## WHAT YOU SHOULD DO
Across the records, count every line that includes "Decoder" and give the number by itself.

- - -

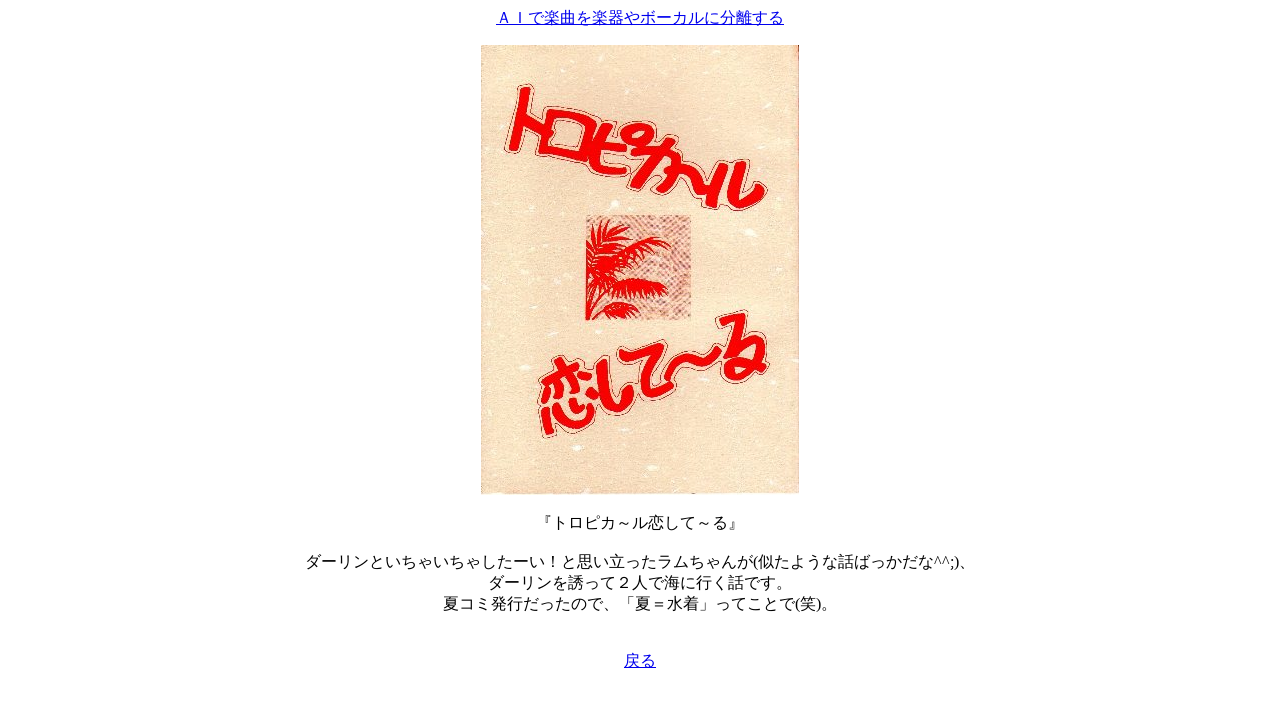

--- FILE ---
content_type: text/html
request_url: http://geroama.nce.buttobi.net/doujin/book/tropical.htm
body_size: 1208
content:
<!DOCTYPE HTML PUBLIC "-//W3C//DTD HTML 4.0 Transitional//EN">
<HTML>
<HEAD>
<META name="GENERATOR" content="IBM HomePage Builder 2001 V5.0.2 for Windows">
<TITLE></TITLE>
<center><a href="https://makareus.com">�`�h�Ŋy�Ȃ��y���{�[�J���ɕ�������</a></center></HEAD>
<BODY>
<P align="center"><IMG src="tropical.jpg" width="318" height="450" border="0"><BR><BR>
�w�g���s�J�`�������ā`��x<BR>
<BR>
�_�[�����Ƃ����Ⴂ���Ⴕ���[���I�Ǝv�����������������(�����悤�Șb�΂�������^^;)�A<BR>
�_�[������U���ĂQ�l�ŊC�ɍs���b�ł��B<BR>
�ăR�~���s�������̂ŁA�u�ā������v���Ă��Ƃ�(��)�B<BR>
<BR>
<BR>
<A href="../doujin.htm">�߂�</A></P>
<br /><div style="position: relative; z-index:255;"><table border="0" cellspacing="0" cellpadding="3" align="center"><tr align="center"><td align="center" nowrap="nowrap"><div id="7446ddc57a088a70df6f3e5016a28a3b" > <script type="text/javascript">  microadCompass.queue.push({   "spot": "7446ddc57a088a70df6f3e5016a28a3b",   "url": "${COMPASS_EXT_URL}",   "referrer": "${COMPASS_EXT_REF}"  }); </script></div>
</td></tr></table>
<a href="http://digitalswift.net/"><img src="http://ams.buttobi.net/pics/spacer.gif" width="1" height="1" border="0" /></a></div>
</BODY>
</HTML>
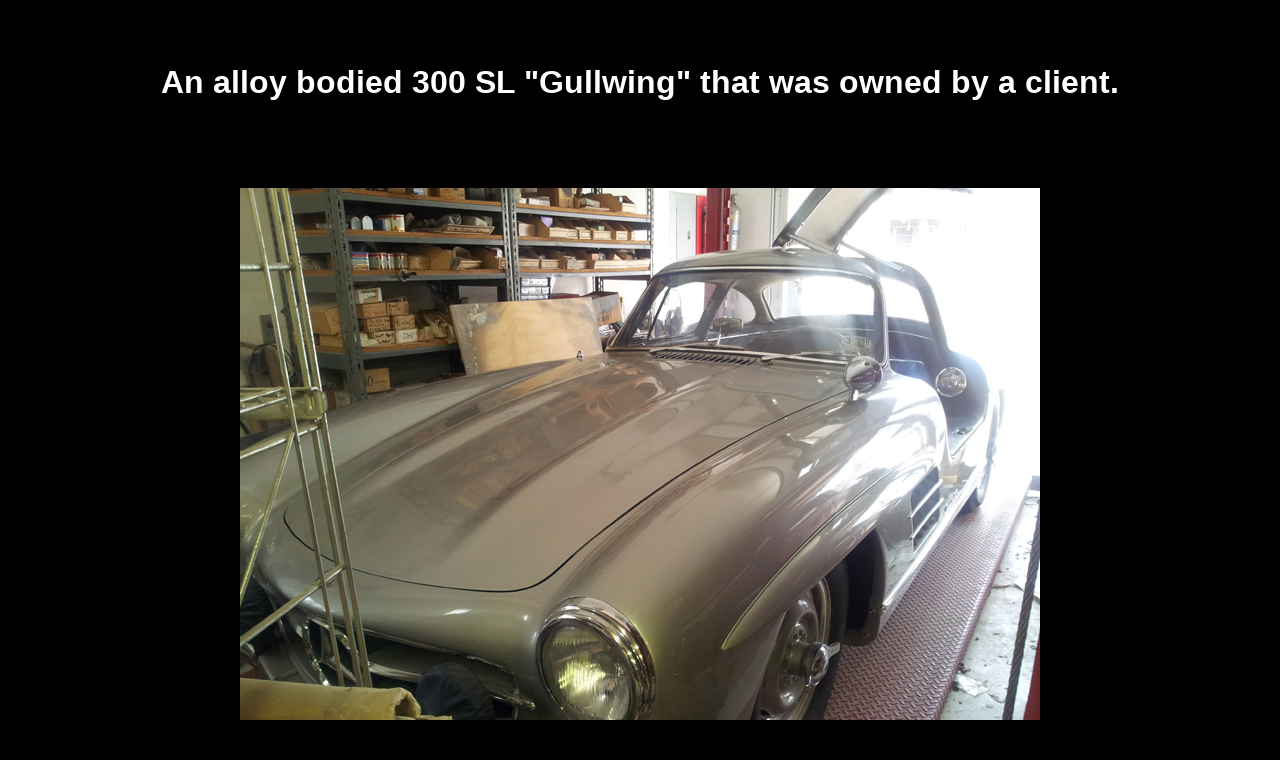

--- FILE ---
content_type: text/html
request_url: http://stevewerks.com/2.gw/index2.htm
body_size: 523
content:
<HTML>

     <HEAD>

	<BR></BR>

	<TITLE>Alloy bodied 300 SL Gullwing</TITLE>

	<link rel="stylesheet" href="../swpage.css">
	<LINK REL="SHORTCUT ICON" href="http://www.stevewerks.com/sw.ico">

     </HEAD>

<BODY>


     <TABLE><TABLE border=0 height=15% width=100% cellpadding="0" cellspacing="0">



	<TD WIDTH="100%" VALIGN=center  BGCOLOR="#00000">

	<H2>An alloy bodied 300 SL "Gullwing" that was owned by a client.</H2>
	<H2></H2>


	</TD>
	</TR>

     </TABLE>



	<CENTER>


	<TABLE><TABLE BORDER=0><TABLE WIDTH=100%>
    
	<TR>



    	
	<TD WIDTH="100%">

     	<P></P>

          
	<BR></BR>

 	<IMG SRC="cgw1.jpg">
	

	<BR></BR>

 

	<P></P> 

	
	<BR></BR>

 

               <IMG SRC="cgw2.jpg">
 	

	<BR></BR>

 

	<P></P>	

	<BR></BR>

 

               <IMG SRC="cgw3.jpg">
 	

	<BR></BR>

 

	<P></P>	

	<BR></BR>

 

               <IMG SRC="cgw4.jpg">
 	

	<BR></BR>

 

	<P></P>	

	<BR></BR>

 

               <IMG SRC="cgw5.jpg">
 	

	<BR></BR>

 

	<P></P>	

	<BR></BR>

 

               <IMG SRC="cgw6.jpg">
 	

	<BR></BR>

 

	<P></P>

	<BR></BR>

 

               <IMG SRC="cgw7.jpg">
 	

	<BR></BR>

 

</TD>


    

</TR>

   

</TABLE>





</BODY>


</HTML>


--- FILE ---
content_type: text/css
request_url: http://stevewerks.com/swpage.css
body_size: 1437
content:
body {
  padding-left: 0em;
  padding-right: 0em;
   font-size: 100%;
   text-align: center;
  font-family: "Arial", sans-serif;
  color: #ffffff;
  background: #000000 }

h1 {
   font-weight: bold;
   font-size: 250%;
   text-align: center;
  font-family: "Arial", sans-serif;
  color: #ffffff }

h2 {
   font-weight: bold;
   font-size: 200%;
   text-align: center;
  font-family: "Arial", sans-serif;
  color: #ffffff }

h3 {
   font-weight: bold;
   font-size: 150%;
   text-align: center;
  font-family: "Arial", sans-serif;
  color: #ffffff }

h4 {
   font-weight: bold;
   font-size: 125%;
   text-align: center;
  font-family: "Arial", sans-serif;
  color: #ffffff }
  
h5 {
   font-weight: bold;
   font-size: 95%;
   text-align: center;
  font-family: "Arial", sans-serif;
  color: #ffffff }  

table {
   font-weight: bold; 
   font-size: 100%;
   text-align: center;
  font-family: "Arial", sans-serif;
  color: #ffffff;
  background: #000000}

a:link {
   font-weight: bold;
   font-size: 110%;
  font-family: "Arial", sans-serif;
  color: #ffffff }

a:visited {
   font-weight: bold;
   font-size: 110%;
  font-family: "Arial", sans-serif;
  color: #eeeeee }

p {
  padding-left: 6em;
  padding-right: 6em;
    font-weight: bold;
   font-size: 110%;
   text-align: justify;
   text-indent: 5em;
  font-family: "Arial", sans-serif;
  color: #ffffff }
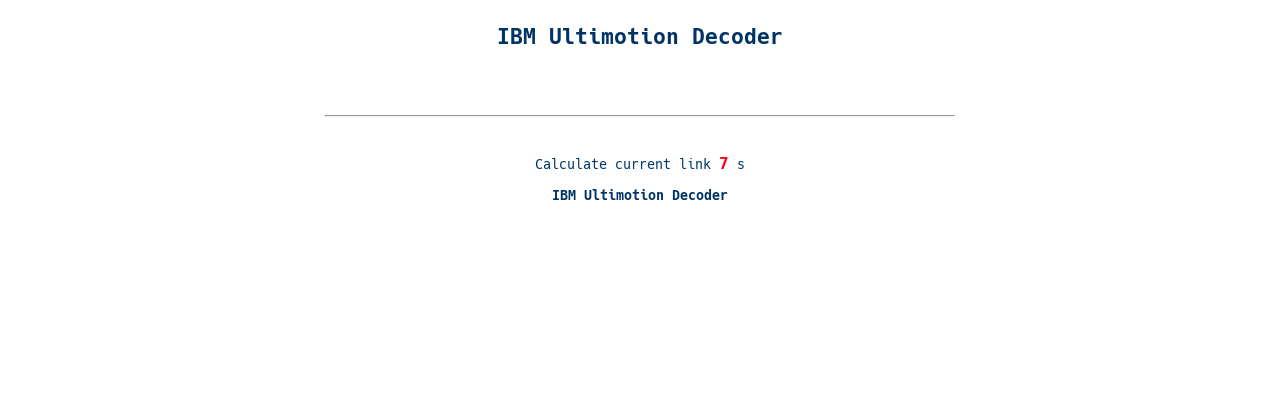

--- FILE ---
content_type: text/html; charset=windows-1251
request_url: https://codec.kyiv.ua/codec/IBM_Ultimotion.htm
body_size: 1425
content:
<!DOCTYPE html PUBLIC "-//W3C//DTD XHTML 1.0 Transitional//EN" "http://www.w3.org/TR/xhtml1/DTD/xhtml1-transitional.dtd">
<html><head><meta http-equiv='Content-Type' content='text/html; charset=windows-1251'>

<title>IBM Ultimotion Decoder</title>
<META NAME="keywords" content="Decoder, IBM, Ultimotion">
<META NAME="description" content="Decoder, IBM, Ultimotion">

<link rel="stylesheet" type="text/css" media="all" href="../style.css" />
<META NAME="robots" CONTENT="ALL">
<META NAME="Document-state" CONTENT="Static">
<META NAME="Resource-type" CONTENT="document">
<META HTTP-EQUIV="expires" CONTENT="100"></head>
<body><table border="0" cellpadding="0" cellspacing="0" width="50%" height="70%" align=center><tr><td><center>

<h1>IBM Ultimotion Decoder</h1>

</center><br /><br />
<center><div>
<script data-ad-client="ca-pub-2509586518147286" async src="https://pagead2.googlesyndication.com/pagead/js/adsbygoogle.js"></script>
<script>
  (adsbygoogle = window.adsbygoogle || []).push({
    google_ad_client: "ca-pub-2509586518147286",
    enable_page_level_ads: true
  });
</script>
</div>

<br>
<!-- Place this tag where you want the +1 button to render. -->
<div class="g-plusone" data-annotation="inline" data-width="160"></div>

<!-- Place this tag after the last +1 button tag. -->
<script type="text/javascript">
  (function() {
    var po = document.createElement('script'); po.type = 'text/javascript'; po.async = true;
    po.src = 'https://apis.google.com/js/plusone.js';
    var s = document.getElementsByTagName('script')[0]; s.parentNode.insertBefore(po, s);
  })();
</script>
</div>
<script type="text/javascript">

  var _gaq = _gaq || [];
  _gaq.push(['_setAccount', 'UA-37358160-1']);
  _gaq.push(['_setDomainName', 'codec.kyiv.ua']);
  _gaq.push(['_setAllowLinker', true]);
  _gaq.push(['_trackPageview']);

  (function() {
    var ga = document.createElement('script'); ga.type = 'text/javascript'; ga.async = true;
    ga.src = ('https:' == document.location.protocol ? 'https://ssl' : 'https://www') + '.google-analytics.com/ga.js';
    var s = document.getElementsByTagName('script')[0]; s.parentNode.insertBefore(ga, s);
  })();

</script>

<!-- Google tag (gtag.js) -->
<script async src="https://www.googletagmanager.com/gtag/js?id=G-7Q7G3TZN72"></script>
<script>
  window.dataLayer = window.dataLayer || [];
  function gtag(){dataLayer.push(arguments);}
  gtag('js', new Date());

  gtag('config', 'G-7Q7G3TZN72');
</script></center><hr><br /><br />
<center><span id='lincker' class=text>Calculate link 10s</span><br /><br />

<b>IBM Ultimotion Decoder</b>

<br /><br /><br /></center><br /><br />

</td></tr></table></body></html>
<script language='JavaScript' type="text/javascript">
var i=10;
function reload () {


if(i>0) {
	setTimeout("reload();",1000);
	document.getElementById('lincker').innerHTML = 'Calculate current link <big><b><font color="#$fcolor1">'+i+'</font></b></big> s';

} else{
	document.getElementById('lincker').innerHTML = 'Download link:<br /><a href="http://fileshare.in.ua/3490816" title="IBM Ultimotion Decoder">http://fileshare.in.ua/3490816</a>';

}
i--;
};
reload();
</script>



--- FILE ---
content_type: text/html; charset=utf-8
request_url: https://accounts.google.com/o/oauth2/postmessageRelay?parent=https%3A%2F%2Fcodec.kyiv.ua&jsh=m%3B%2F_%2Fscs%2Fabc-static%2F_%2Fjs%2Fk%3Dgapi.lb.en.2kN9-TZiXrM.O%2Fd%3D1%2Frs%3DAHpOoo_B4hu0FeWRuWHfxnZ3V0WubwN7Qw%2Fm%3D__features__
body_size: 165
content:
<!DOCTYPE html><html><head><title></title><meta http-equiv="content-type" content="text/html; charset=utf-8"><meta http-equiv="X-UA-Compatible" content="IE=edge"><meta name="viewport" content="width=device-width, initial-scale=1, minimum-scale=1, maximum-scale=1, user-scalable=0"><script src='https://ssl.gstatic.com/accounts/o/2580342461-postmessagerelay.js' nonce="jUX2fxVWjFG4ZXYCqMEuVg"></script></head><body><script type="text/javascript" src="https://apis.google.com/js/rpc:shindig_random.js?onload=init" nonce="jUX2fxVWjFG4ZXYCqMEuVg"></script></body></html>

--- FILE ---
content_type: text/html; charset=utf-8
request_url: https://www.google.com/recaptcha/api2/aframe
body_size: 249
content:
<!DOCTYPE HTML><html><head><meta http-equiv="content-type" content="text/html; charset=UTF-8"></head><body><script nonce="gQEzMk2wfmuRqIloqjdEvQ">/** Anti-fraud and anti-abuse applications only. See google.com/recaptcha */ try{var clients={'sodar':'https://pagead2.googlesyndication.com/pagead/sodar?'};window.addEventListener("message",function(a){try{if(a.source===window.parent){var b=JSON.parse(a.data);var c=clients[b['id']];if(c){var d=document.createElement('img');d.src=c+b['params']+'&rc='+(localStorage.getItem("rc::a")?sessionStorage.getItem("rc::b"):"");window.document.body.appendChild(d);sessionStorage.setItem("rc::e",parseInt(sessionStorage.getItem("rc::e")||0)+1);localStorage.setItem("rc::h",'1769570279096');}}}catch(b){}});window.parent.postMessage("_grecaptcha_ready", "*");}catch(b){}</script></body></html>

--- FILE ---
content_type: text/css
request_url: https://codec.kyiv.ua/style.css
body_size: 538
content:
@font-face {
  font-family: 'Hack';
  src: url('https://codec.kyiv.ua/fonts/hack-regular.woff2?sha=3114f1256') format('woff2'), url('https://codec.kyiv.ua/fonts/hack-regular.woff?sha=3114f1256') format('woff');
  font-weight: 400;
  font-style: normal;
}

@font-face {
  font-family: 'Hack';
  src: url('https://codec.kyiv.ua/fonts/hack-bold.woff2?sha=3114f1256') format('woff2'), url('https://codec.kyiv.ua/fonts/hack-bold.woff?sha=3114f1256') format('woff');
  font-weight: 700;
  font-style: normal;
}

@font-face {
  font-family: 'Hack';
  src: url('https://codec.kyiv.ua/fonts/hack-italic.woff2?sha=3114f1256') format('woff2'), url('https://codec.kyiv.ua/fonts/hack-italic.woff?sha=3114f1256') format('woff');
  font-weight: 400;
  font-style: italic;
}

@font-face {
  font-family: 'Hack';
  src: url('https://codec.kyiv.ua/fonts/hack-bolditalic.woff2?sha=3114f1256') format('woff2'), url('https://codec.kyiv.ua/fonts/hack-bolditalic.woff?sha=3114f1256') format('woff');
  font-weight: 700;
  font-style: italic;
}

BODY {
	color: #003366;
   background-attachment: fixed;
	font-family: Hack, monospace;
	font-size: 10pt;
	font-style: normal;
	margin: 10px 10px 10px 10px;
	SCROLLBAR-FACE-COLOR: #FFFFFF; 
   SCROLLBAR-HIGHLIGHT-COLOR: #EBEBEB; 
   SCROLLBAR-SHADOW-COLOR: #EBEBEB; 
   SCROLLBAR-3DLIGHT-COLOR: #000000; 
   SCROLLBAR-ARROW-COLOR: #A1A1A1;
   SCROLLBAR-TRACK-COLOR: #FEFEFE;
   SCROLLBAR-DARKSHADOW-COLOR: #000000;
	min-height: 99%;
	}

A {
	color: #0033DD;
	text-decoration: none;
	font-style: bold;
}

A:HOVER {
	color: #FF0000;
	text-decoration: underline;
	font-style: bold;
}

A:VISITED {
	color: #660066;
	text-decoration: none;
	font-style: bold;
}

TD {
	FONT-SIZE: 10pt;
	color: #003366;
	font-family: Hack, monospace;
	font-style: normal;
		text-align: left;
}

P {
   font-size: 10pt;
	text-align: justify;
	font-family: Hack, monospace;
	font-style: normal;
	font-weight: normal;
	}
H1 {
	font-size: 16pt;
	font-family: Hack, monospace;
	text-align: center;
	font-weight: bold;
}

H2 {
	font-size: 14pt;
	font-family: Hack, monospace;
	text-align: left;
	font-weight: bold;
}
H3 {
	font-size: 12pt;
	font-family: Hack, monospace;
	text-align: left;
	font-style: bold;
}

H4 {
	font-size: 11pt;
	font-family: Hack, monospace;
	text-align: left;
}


- - -

## COMPLETED TASK
6